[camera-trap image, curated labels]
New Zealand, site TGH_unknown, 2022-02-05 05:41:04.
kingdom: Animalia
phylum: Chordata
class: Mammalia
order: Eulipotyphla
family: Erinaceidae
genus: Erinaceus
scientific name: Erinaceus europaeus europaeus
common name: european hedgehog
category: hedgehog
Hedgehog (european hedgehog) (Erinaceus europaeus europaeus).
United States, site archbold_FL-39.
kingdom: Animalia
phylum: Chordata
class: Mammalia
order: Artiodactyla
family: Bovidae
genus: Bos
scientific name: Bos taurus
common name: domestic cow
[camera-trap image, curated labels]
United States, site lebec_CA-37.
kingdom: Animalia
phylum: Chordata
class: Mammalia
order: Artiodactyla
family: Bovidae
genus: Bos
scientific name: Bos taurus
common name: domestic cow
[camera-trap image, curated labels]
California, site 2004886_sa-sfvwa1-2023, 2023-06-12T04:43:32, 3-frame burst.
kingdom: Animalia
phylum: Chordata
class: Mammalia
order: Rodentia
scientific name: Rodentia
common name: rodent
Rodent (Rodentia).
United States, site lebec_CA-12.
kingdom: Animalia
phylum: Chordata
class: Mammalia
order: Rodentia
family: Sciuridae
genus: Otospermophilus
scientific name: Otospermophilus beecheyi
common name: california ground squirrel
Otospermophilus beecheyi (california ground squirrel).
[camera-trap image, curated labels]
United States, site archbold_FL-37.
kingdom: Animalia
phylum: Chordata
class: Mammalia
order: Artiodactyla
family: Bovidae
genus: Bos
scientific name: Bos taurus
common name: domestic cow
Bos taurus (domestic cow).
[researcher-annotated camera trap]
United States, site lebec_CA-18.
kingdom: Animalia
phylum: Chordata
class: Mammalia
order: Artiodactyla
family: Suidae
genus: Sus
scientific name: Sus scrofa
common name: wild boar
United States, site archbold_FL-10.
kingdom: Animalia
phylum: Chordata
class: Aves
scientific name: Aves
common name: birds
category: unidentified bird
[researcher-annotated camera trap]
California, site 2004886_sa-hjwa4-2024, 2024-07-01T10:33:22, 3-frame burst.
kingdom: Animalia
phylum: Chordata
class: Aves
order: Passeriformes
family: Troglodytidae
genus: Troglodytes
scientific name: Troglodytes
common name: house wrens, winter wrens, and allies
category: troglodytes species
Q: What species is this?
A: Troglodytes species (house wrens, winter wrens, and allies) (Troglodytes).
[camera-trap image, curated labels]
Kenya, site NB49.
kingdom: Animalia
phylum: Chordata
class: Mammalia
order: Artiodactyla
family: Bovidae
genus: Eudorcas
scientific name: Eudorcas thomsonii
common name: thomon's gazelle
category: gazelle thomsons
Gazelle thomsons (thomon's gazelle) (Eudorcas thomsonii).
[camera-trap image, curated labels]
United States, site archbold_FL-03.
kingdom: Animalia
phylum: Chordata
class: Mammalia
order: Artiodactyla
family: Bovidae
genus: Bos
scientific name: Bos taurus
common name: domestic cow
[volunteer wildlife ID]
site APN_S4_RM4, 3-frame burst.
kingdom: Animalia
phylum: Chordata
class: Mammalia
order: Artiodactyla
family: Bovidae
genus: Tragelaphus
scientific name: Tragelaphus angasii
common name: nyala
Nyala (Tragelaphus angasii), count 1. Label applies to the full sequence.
━━━━━━━━━━━━━━━━━━━━
**What to work on**: Line by line, retype the entire listing exactly.

**Written response**:
[camera-trap image, curated labels]
New Zealand, site TGH_unknown, 2022-02-05 05:41:04.
kingdom: Animalia
phylum: Chordata
class: Mammalia
order: Eulipotyphla
family: Erinaceidae
genus: Erinaceus
scientific name: Erinaceus europaeus europaeus
common name: european hedgehog
category: hedgehog
Hedgehog (european hedgehog) (Erinaceus europaeus europaeus).
United States, site archbold_FL-39.
kingdom: Animalia
phylum: Chordata
class: Mammalia
order: Artiodactyla
family: Bovidae
genus: Bos
scientific name: Bos taurus
common name: domestic cow
[camera-trap image, curated labels]
United States, site lebec_CA-37.
kingdom: Animalia
phylum: Chordata
class: Mammalia
order: Artiodactyla
family: Bovidae
genus: Bos
scientific name: Bos taurus
common name: domestic cow
[camera-trap image, curated labels]
California, site 2004886_sa-sfvwa1-2023, 2023-06-12T04:43:32, 3-frame burst.
kingdom: Animalia
phylum: Chordata
class: Mammalia
order: Rodentia
scientific name: Rodentia
common name: rodent
Rodent (Rodentia).
United States, site lebec_CA-12.
kingdom: Animalia
phylum: Chordata
class: Mammalia
order: Rodentia
family: Sciuridae
genus: Otospermophilus
scientific name: Otospermophilus beecheyi
common name: california ground squirrel
Otospermophilus beecheyi (california ground squirrel).
[camera-trap image, curated labels]
United States, site archbold_FL-37.
kingdom: Animalia
phylum: Chordata
class: Mammalia
order: Artiodactyla
family: Bovidae
genus: Bos
scientific name: Bos taurus
common name: domestic cow
Bos taurus (domestic cow).
[researcher-annotated camera trap]
United States, site lebec_CA-18.
kingdom: Animalia
phylum: Chordata
class: Mammalia
order: Artiodactyla
family: Suidae
genus: Sus
scientific name: Sus scrofa
common name: wild boar
United States, site archbold_FL-10.
kingdom: Animalia
phylum: Chordata
class: Aves
scientific name: Aves
common name: birds
category: unidentified bird
[researcher-annotated camera trap]
California, site 2004886_sa-hjwa4-2024, 2024-07-01T10:33:22, 3-frame burst.
kingdom: Animalia
phylum: Chordata
class: Aves
order: Passeriformes
family: Troglodytidae
genus: Troglodytes
scientific name: Troglodytes
common name: house wrens, winter wrens, and allies
category: troglodytes species
Q: What species is this?
A: Troglodytes species (house wrens, winter wrens, and allies) (Troglodytes).
[camera-trap image, curated labels]
Kenya, site NB49.
kingdom: Animalia
phylum: Chordata
class: Mammalia
order: Artiodactyla
family: Bovidae
genus: Eudorcas
scientific name: Eudorcas thomsonii
common name: thomon's gazelle
category: gazelle thomsons
Gazelle thomsons (thomon's gazelle) (Eudorcas thomsonii).
[camera-trap image, curated labels]
United States, site archbold_FL-03.
kingdom: Animalia
phylum: Chordata
class: Mammalia
order: Artiodactyla
family: Bovidae
genus: Bos
scientific name: Bos taurus
common name: domestic cow
[volunteer wildlife ID]
site APN_S4_RM4, 3-frame burst.
kingdom: Animalia
phylum: Chordata
class: Mammalia
order: Artiodactyla
family: Bovidae
genus: Tragelaphus
scientific name: Tragelaphus angasii
common name: nyala
Nyala (Tragelaphus angasii), count 1. Label applies to the full sequence.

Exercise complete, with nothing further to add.